Şifa ve Güvenin Temsilcisi
Eski kuşaklar için “Doktor” demek sadece bir meslek unvanı değil; aynı zamanda şifa, güven ve umut demekti. Kendinizi en kötü hissettiğiniz anda size iyilik, moral ve sağlık dağıtan, her dokunuşuyla şefkat hissi veren bir liman demekti. Dr. Osman Gürer de Taşova’da bu güvenin ve şefkatin somut karşılığıydı.
Onu diğerlerinden ayıran, sadece mesleki başarısı değil, aynı zamanda üniversite yıllarında verdiği ahlaki sözdü: Tıp Fakültesi’ni kazandığında “gariban ve fukaradan asla para almayacağım” diyen bir etik anlayışının temsilcisiydi. Bu babacanlık, yalnızca masallarda yaşar sandığımız fedakârlığın gerçek hayattaki kanıtıydı. Bu yüzden yöre halkı onu kısaca “Osman Doktor” ve “Gariban Babası” lakaplarıyla tanıyor, seviyor ve güveniyordu.

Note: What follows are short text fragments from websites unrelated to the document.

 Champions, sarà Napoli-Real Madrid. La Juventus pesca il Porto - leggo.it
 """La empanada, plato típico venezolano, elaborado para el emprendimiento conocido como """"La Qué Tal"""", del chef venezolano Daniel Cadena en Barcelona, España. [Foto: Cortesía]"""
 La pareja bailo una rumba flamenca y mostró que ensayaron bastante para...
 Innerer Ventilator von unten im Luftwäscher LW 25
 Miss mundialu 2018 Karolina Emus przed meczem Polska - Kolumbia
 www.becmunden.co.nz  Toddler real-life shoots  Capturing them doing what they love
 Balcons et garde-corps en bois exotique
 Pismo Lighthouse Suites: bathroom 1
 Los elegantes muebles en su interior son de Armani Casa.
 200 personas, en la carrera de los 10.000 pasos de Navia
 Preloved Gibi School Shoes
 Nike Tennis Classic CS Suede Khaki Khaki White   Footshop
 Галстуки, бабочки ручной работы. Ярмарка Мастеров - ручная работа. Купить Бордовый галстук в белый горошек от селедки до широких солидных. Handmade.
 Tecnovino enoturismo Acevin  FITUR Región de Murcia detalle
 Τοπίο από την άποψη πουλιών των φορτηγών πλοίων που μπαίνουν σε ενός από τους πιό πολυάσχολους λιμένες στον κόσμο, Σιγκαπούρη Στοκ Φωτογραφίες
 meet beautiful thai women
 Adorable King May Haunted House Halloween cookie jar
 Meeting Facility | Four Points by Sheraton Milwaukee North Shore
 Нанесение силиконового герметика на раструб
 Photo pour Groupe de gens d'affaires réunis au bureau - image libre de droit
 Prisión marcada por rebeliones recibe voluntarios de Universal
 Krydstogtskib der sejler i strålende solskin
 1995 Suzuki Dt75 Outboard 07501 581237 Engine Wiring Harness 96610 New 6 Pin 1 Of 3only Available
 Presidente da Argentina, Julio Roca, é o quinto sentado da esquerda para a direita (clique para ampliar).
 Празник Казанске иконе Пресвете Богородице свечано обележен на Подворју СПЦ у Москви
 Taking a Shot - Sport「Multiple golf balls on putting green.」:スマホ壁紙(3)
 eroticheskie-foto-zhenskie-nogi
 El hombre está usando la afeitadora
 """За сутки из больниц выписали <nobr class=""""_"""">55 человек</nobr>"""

Tevazu ve Tıbbi Öngörünün Hikayesi
Dr. Osman Gürel’in değeri, yalnızca yardımseverliğinde değil, aynı zamanda tıbbi öngörüsündeydi. Yazarın kendi ifadesiyle, çocukluk ve gençlik yıllarında yaşadığı sağlık sorunlarında ona daima güler yüzüyle teselli vermişti.
Öyle ki, Dr. Osman’ın 1980’li yıllarda koyduğu teşhis, yıllar sonra Cerrahpaşa gibi büyük bir üniversite hastanesinde yoğun tahlil ve araştırmalar neticesinde tıp hocaları tarafından birebir onaylanmıştır. Bu bilgiyi kendisiyle paylaşan hastasına karşı gösterdiği tevazu ise büyüklüğünün bir diğer kanıtıdır; asla “Ben demiştim” dememiş, yine aynı şefkat ve teselliyle destek olmaya çalışmıştır.
Hayat Boyu Unutulmayacak Hatıralar
Dr. Osman Gürel’in insanlara dokunuşu, para pul hesabı gütmeyen bir samimiyet içeriyordu. Yazarın anlattığı bir başka unutulmaz anı, Trabzon’a gideceği ÖSS sınavı öncesinde gerçekleşir. Uzun yolculuk öncesinde muayene olmak isteyen hastasına ücret sormak yerine, “bu benden sana sınav hediyesi olsun” diyerek birkaç şeker vermesi, onun mesleğini bir ticaretten ziyade, bir gönül borcu olarak gördüğünün en güzel örneklerindendir.
Bu güzel adamın Taşova ve köylerinde kim bilir daha kaç insanın acısına ortak olduğu, kaç binlerce insana şifa dağıttığı bilinemez.
Binlerce insana şifa dağıtan bir çınarın, kendi hastalığına karşı nihayetinde Rabb’in takdirine boyun eğmesi, hayatın kaçınılmaz bir gerçeğidir. Allah’ın verdiği ömür nihayete erdiğinde yapılacak tek şey, geride kalan o koca izi saygıyla anmaktır.
Taşova’nın yüreğinde büyük bir boşluk bırakan merhum Dr. Osman Gürer’e Allah’tan rahmet diliyor, şifa dağıttığı hastalarının dualarının makamını cennet etmesini temenni ediyoruz. O, sadece bir doktor değil, bir dönemin güven ve vicdan sembolü olarak her daim hatırlanacaktır.